Pakistan doesn’t have nuclear submarines, he knows that, he has read it in the papers. “Are you sure you got married on a nuclear submarine? They wouldn’t allow you on it. They wouldn’t allow a non-Muslim on it. I mean, they would allow them if they worked on it, of course, if they had a proper pass and uniform.”
Alice is too busy writing notes on the boxes to take in anything. “Got married on a boat. Yes. Everyone should get married on a boat.”
“Are you sure you didn’t end up on an Indian submarine? Indians do have nuclear submarines. And if you did get married on one of those, I don’t think it would be considered valid here. It’s OK to marry Junior Mr Faisalabad, it’s your choice, mixed religious marriages have their problems, I mean the kids will grow up confused and everything, but I don’t have anything against them per se.” Noor is trying to block out mental images of Alice in a red dress, sprawled on the stern of a white yacht, her head in Teddy Butt’s lap, his hands playing with her hair. “I am just wondering if it’s a real marriage. Because marrying Junior Mr Faisalabad on a submarine that belongs to another country, in international waters, I don’t know what the proper term is, which laws apply. If it had happened on land, then it would be quite simple.”

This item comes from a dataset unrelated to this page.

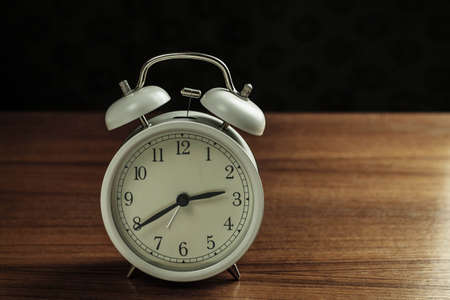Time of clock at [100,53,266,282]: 2:39
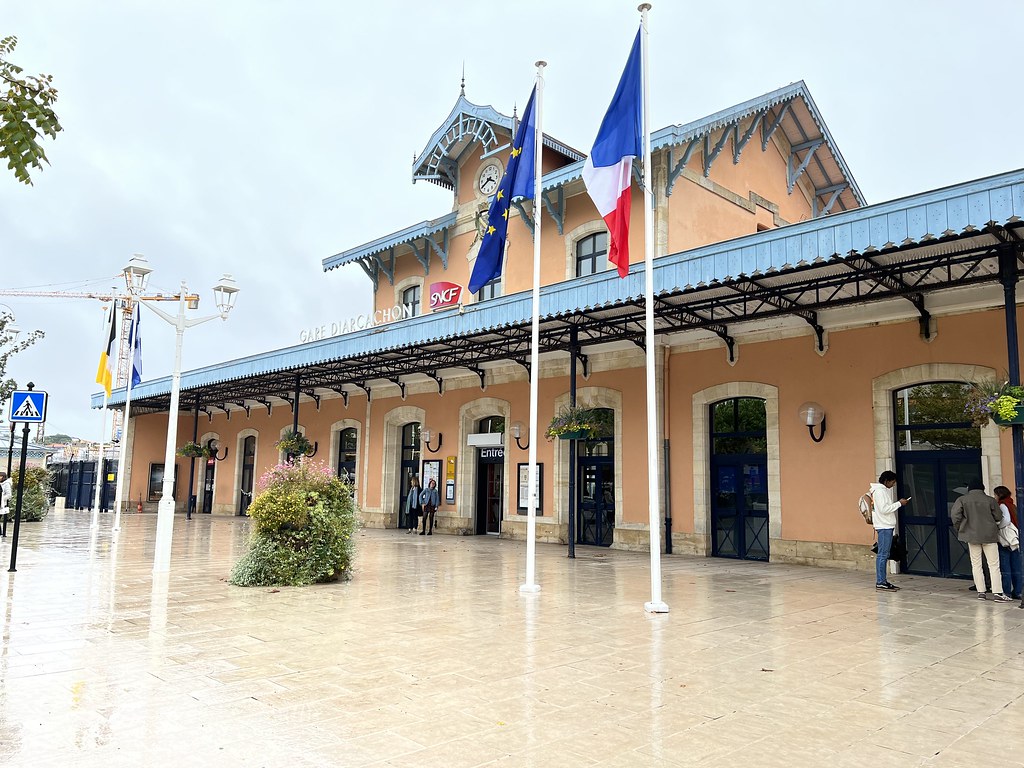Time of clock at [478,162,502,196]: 3:39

“Are you going to congratulate me or just lecture me about maritime law?” says Alice. “First Sister Hina Alvi tells me that marriage is some kind of incurable disease, and now you.”

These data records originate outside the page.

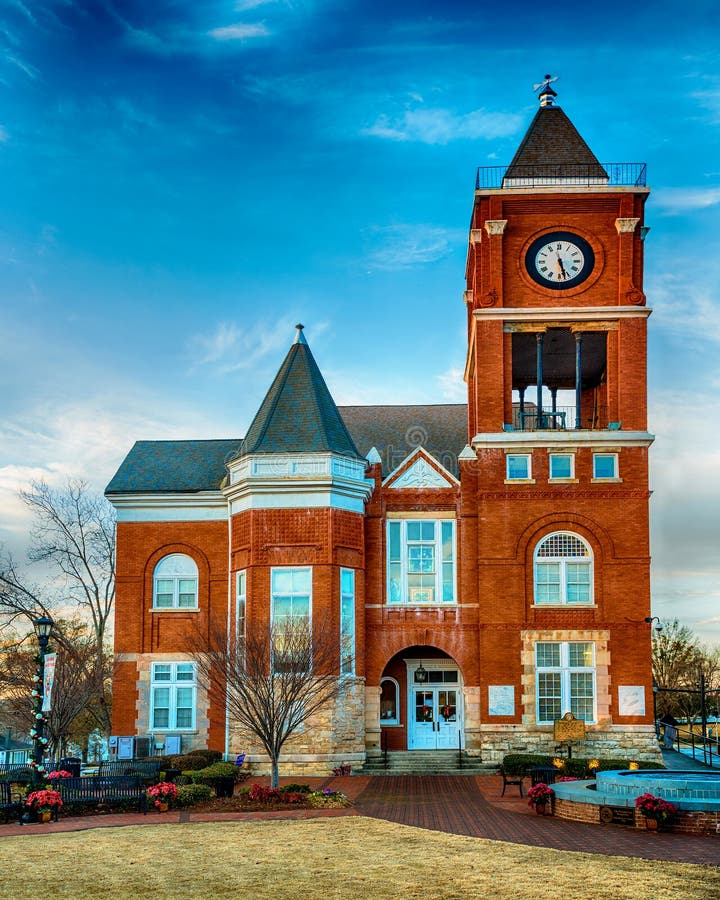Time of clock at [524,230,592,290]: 5:27
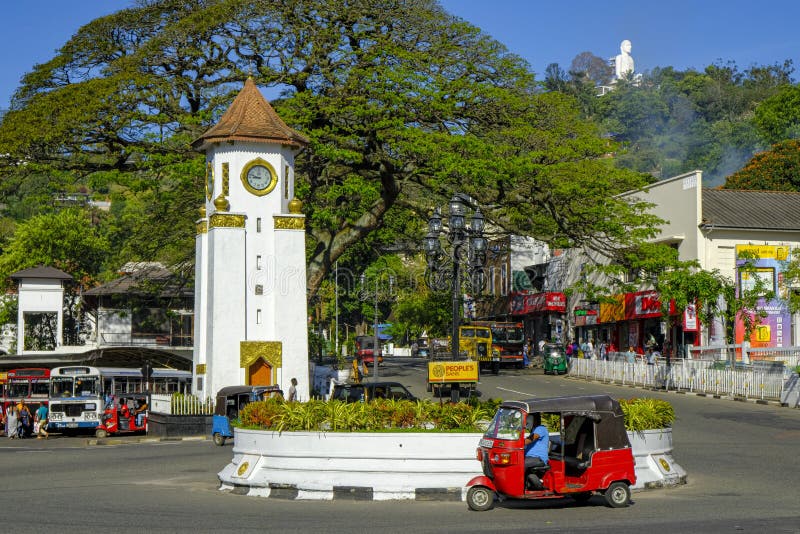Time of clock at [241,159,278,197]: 8:47
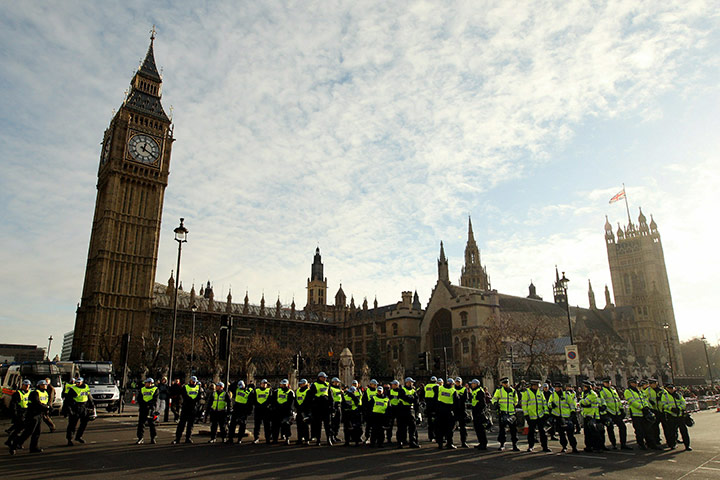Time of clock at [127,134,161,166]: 12:19
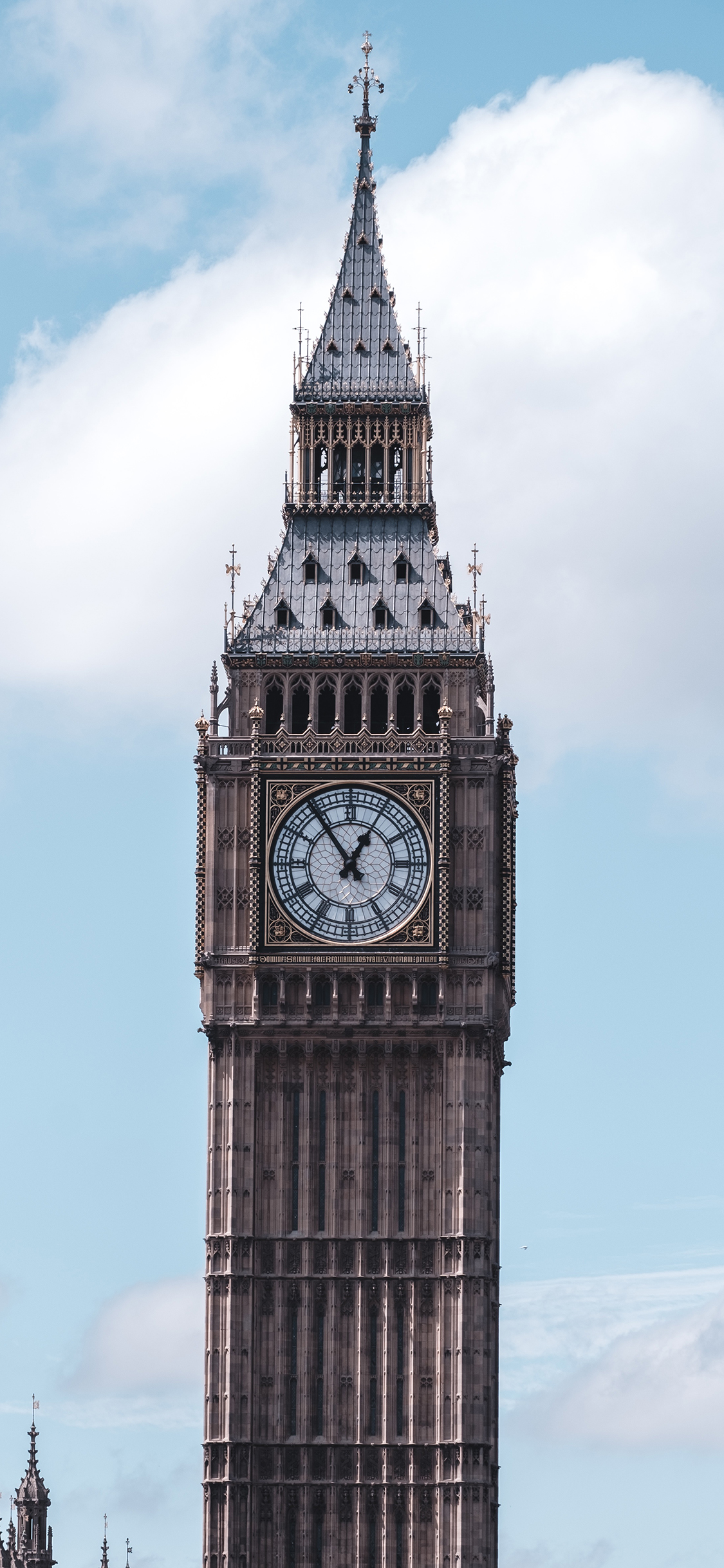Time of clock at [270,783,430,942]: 12:54
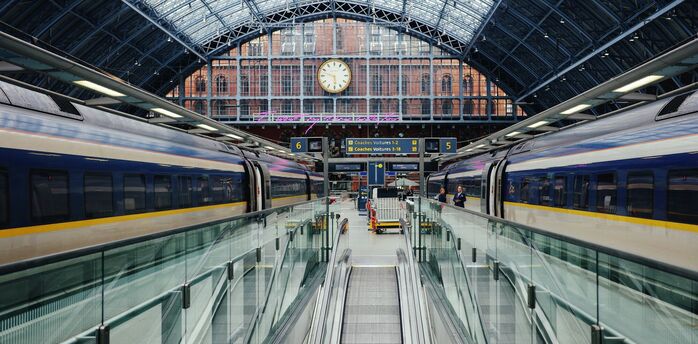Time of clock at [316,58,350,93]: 5:47
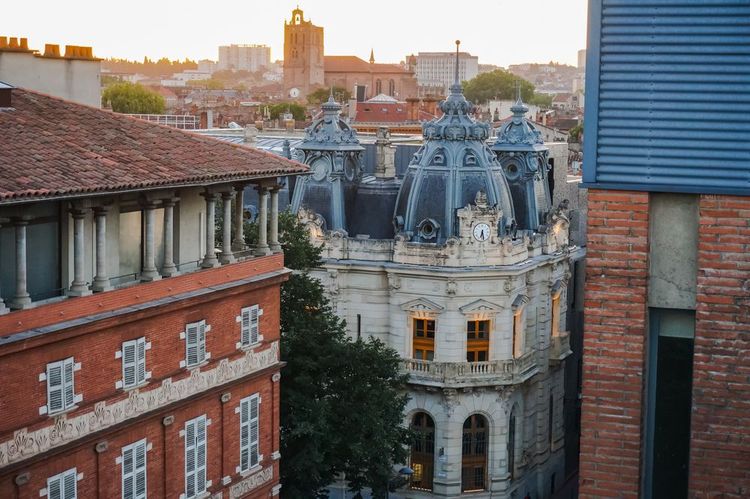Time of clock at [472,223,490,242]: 6:27
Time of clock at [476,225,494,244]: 6:27
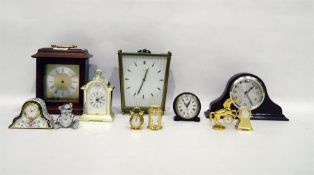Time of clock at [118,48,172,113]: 12:34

Noor stops rambling and tries to focus on the little plastic bag that she is holding so carefully, as if it contains the secret to her new happy marriage.
Alice Bhatti has brought with her a little brown book wrapped in a polythene bag and a handful of rice that seems to have been soaked in a cheap red dye. “Waiting at the bus stop I found this.” She unwraps the polythene bag with the kind of care she shows only when unwrapping bandages from multiple fractures. Home Cures for Cancer. The title is handwritten. Inside, on the cheapest possible newsprint, is the most indecipherable mumbo-jumbo that the Urdu language could sustain without being confused for a divine language.